**O que se pede**
1. Transcreva fielmente a passagem do artigo sobre democracia e crescimento econômico que começa em "Note que a China" e se estende até "do ano passado.".
2. De acordo com o artigo sobre democracia e crescimento econômico, por que o autor escolheu um título que questiona a necessidade de sistemas democráticos de governo? Responda em uma a três frases.
3. Prossiga com a redação do artigo sobre democracia e crescimento econômico na China e na Rússia, partindo do ponto em que ele se encerra.

**Trecho para análise**

• • •

Será que ainda precisamos de sistemas democráticos de governo?

Pronto. Você leu o título do texto e já veio tirar satisfações comigo. “Quem esse tal de Solow acha que é para falar mal da tão sonhada democracia?”, falarão alguns. Mas calma, caro leitor ou leitora. Eu, Arthur Solow, acho fundamental um sistema representativo e democrático que eleja candidatos que promovam a alternância de poder ao longo do tempo.

O título deste artigo, na realidade, busca levantar a questão tendo como pano de fundo o que vem ocorrendo com algumas grandes economias mundiais que simplesmente parecem abrir mão da questão política pelo contínuo crescimento econômico. Vamos aos fatos.

China e Rússia: pra que discutir política se estamos melhorando de vida?

Na China, o presidente Xi Jinping foi reconduzido ao seu segundo mandato pelo Partido Comunista da China por unanimidade, agora sem qualquer limite para a reeleição, conforme aprovado semanas antes pelo poder legislativo chinês. Esse fato dá amplos poderes para Xi Jinping e fortalece o domínio do Partido Comunista sobre a economia e questões sociais na China. Se o lado democrático está ficando para escanteio, o mesmo não podemos dizer do lado da economia. Vejamos o crescimento do PIB per capita chinês, considerando o poder de compra (PPP) [1] :

Note que a China desde 1990 vem crescendo em ritmo contínuo, enquanto que o mundo e o Brasil passaram por turbulências ao longo do caminho. Considerando o poder de compra da renda, os chineses ultrapassaram o valor brasileiro e estão muito próximos da média mundial. É a economia, estúpido.

E na Rússia? Vladmir Putin, quase um imperador, chegou ao seu 4o mandato, e vai governar a Rússia até 2024. Ele teve votação recorde com mais de 56 milhões de votos, ou 77% dos votos válidos. Sua liderança se consolidou após o maior opositor, Alexei Navalny, ser proibido de concorrer às eleições em dezembro do ano passado.

• • •

**Informações apresentadas**
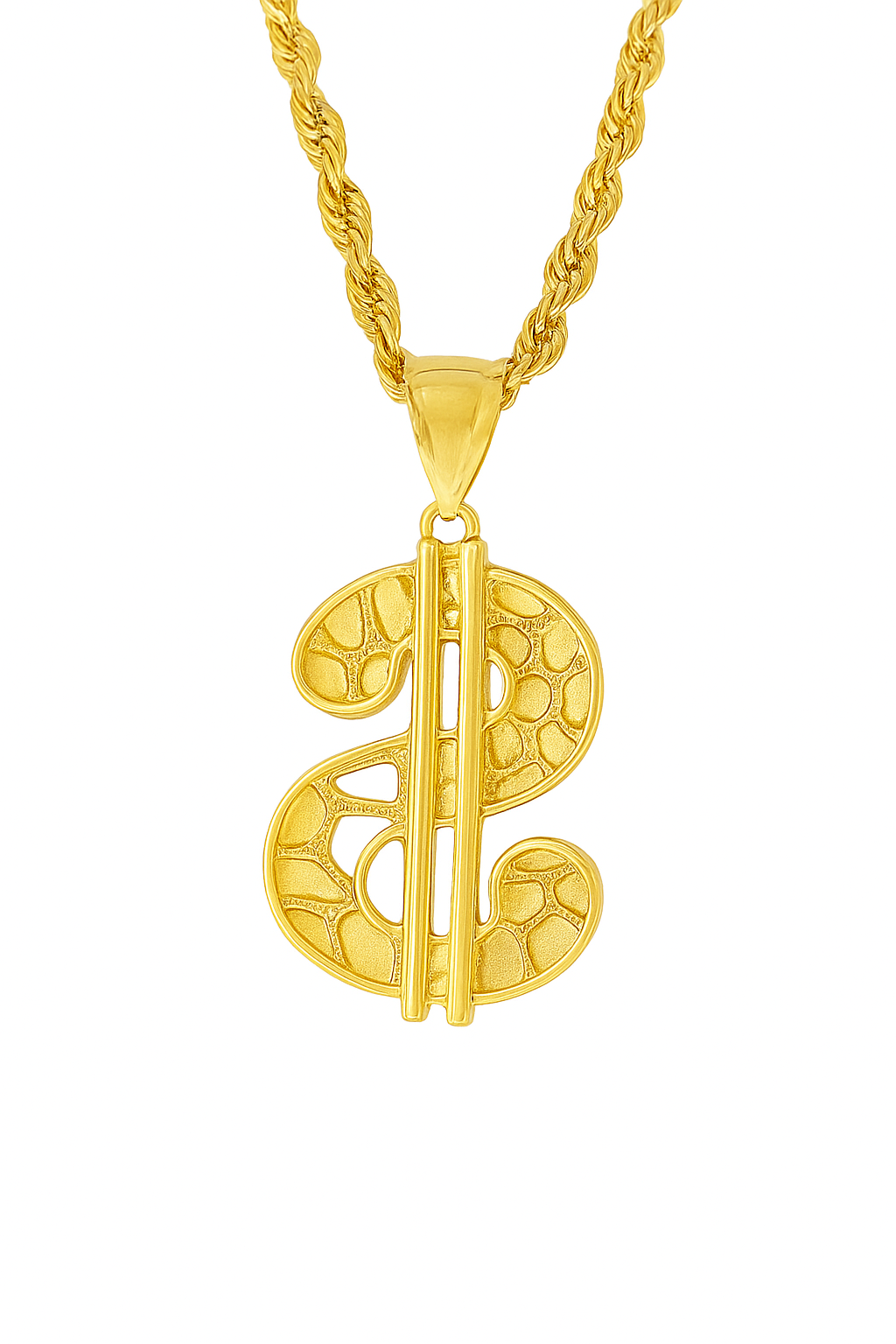 10K Yellow Gold Dollar Sign Pendant Necklace Set – Symbol of Wealth & Success | Jewelry Palace
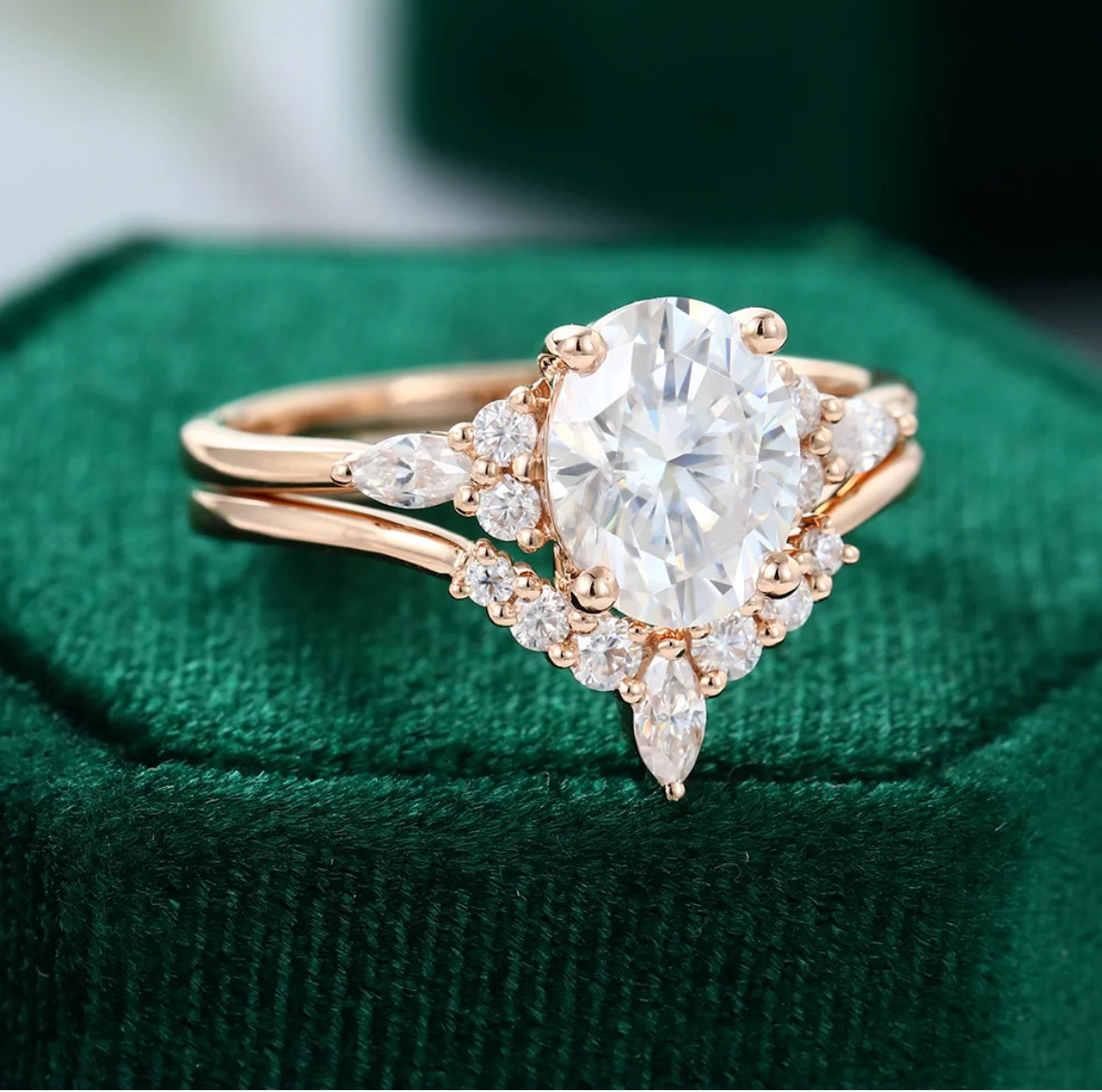 1.5 ct Oval Cut Diamond Bridal Ring Set 18k Gold For Women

• • •

**Respostas redigidas**
1.
Note que a China desde 1990 vem crescendo em ritmo contínuo, enquanto que o mundo e o Brasil passaram por turbulências ao longo do caminho. Considerando o poder de compra da renda, os chineses ultrapassaram o valor brasileiro e estão muito próximos da média mundial. É a economia, estúpido.

E na Rússia? Vladmir Putin, quase um imperador, chegou ao seu 4o mandato, e vai governar a Rússia até 2024. Ele teve votação recorde com mais de 56 milhões de votos, ou 77% dos votos válidos. Sua liderança se consolidou após o maior opositor, Alexei Navalny, ser proibido de concorrer às eleições em dezembro do ano passado.

2. O título busca levantar essa questão tendo como pano de fundo o que vem ocorrendo em algumas grandes economias mundiais. Essas economias parecem abrir mão da questão política em troca do contínuo crescimento econômico. O próprio autor declara considerar fundamental um sistema representativo e democrático.

3.
Na economia, a Rússia mostrou um crescimento robusto a partir da década de 90, conforme imagem abaixo:

Mesmo com a queda acentuada a partir de 2013 (se olharmos os dados sem a correção do poder de compra), a renda média dos russos cresceu consideravelmente nas últimas décadas. É a economia, estúpido (2).

Mas quando olhamos o Índice de Democracia, criado pela Revista The Economist, vimos que a situação desses países não está lá muito boa. O índice, que compreende 60 indicadores em cinco grandes categorias – processo eleitoral e pluralismo, funcionamento do governo, participação política, cultura política democrática e liberdades civis – conclui que menos de 5% da população mundial vive atualmente em uma “democracia plena” [2]. Os exemplos fornecidos – China e Rússia – estão num laranja claro, num regime classificado como autoritário.


Outros países – para que democracia? E o Brasil nessa história?

Atualmente, quando olhamos a situação geopolítica internacional, o movimento autoritário ganha força. Base mencionar a Turquia de Erdogan e o “milagre econômico turco”, as Filipinas e seu sanguinário combate à drogas de seu presidente Rodrigo Duterte e alguns déspotas que sobrevivem ao tempo em países africanos miseráveis.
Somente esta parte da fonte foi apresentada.